Date issued: May 2022

Review date: May 2024

Ref: B-198 v7

PDF:  Medical Management up to 10 week size final May 2022 v7.pdf[pdf] 229KB


Miscarriage of pregnancy is very common with as many as one in four to five confirmed pregnancies ending this way.  Most happen in the first 12 weeks of pregnancy. This leaflet is designed to guide you through the process.

Types of miscarriage

  • Inevitable miscarriage. This is when you have bleeding early in your pregnancy and your cervix is open, which means your pregnancy will be lost.

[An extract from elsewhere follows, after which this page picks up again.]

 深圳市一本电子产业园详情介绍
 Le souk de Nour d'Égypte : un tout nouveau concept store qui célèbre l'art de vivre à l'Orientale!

  • Incomplete miscarriage. This is when a miscarriage has started but there is still some tissue left in your womb. Your cervix is usually open.

  • Complete miscarriage. This means that your pregnancy has been lost. Your womb is empty, and your cervix has closed.

  • Delayed or missed miscarriage. This means that although your developing baby has died, you have not had much or any bleeding. It is not unusual to have much in the way of pain or bleeding when this type of miscarriage occurs

The pregnancy may have stopped growing several weeks prior to the diagnosis.

What is Medical Management of Miscarriage?

Medical management of miscarriage is where your body goes through the process of miscarrying the pregnancy like a natural miscarriage. This process is brought on by taking some tablets, orally and/or vaginally.  This almost certainly means experiencing some heavy vaginal bleeding and cramping pains.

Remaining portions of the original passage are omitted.